Наконец она утихла, откинулась на подушки и смотрела на него расширенными зрачками, оглаживала щеки его, лоб, бороду.
- Какая у тебя мягкая, шелковистая борода...
- Ну вот и слава богу... Вот и хорошо, - говорил он, ловя и целуя ее руку. - Все будет в порядке...
- Ты не ходи завтра... Никуда не ходи!
- Ладно, не пойду.
- Мне давеча нехорошее привиделось... Когда тебя не было. Я выходила крыльцо подмести. Вернулась - смотрю, перед божьей матерью лампада горит. Кто ее зажег? Спрашиваю Неодору Максимовну: "Это вы лампаду зажгли?" "Нет, я, - говорит, - не зажигала". Вошли мы с ней в горницу... и в самом деле - не горит. Что за чудеса? Я ж видела огонь лампады! И вроде бы дымок такой сизый, и будто ладаном пахло... А Неодора Максимовна: "Это тебе повержилось, - говорит. - Это, - говорит, - не к добру".
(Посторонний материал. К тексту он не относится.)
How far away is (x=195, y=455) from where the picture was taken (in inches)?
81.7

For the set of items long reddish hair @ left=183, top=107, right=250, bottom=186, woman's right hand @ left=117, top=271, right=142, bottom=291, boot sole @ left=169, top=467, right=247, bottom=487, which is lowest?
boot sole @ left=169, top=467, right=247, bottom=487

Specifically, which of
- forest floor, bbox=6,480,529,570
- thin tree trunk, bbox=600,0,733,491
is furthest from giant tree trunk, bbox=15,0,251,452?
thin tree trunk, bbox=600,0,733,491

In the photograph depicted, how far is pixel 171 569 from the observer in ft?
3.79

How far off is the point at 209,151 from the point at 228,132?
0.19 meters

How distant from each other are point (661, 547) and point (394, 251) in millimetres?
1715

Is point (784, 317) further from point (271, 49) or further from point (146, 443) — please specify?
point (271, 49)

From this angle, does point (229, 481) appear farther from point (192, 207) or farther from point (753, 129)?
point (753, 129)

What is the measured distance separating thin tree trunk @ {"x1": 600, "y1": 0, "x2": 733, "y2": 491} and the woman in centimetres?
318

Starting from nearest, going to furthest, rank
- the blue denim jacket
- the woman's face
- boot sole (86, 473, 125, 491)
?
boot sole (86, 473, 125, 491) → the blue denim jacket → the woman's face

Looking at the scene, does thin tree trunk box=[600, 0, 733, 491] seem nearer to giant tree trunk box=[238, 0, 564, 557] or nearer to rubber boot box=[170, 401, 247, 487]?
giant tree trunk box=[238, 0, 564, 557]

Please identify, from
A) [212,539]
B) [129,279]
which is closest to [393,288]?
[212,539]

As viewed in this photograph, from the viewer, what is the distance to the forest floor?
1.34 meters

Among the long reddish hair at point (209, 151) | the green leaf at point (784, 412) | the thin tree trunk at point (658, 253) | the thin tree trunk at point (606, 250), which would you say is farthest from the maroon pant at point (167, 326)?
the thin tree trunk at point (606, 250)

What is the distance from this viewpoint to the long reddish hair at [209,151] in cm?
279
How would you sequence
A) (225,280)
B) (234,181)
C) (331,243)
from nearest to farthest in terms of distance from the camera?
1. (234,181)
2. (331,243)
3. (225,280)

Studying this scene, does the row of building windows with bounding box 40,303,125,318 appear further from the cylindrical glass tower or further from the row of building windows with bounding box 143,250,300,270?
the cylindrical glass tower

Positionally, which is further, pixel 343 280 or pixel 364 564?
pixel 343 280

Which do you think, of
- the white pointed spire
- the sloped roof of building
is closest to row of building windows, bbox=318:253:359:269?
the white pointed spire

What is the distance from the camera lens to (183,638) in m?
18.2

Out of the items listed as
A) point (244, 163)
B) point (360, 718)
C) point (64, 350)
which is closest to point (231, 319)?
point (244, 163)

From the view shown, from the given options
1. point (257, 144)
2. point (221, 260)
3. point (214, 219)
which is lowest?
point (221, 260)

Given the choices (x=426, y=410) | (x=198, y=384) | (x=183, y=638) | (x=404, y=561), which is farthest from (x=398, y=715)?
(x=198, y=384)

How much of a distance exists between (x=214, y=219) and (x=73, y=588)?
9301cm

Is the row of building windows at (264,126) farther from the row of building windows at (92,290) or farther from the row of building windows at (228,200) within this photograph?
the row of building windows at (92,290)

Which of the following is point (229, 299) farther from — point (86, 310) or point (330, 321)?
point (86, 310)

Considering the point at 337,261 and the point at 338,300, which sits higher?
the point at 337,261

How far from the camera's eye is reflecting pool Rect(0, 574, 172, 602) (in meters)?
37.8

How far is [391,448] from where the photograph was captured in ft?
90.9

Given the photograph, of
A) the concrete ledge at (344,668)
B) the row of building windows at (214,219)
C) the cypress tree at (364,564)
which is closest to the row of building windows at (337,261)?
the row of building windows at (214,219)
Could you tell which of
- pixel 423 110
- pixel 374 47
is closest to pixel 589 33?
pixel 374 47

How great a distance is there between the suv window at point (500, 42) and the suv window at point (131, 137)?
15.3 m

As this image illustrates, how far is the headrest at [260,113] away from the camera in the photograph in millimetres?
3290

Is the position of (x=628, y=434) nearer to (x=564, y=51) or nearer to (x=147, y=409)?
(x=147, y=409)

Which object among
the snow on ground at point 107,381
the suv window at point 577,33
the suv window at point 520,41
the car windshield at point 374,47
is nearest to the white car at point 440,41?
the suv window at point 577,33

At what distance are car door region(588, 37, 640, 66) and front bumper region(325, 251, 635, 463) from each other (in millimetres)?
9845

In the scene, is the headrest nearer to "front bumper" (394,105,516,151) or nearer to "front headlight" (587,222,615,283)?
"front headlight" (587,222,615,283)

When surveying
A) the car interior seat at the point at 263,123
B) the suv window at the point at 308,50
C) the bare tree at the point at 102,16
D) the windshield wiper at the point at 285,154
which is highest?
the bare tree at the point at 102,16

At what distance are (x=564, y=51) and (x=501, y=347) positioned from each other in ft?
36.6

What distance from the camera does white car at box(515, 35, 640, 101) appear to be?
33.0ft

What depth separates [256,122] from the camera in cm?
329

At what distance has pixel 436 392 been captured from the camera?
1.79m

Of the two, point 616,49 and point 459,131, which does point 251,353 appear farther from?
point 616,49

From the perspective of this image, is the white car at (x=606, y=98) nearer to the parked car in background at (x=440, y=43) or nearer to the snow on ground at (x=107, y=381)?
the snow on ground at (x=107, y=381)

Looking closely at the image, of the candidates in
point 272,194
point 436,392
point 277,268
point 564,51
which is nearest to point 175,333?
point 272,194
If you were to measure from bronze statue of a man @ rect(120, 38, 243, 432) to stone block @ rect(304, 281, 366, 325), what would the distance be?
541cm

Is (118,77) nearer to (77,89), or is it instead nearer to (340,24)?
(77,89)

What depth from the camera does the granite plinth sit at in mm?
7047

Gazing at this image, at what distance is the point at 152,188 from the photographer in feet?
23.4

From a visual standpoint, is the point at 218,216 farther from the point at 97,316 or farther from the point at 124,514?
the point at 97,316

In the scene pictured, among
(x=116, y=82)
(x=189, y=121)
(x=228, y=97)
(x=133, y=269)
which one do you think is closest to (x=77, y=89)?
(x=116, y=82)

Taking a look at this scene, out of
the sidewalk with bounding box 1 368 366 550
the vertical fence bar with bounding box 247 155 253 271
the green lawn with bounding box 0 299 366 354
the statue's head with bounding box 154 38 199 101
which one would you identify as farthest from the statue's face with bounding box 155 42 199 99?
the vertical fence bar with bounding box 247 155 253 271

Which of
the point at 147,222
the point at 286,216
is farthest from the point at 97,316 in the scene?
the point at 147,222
- Просто нервы шалят, Маша... Нервы.
Лежали молча, Мария все вздыхала, как ребенок после плача, и вдруг спросила:
- О чем ты думаешь?
- Думаю, что не уступят они. Ничего не даст это волнение... Бедные мужики.
- Почему?
- Так. По логике вещей. Чернышевского вспомнил. И надо же, в какой момент попал он мне под руку? Ты обязательно прочти эту книжку.
- А что там?
- Да вроде бы к тому, что сейчас происходит, отношения не имеет. И тем не менее... Какая сильная натура, и трагическая одновременно.
- Кто?
- Да Чернышевский... И все они там друг на друга похожи. Эта их поразительная вера в чудодейственную силу голого рассудка. И какая сухая, кованая вязь схоластики. И фанатизм... Шар земной тресни, а они на своем стоять будут. Хоть Чернышевский... Придумали себе разумный эгоизм: цель, мол, предписывается человеку рассудком, потребностью наслаждения. Эта цель и есть добро. Так вот. Не любовь к ближнему, не сострадание, а потребность в наслаждении и есть добро, говорит он. И далее у него идет чистый бред схоластики: расчетливы-де только добрые поступки. Чепуха собачья! Добра без любви да по расчету быть не может. Добрый поступок только тогда и добр, когда лишен расчетливости, прямой или косвенной выгоды. А так что за доброта? Погоня за наслаждением - и все. Даже собственная жена его бессовестно пользовалась этой погоней и крутила в открытую, направо и налево. А он страдал... Но делал даже вид, что счастлив. Ну как же? Она по теории разумного эгоизма живет, что думает, чего хочет - то и делает, все - в удовольствие. Декабристки-христианки поехали к мужьям на каторгу. Эта же - и не подумала. Даже детей своих, как кукушка, отдала на воспитание Пыпиным, родственникам его, чтоб не мешали наслаждаться. А Шелгунова вела себя еще гаже. Мужа - в ссылку, а она - за границу, гулять. Он годами зовет ее, ждет в Тотьме, в Вологде, а она бесстыдно в письмах хвастается своими любовными похождениями и деньги из него выколачивает. То Михайлов, то Серно-Соловьевич... Тьфу!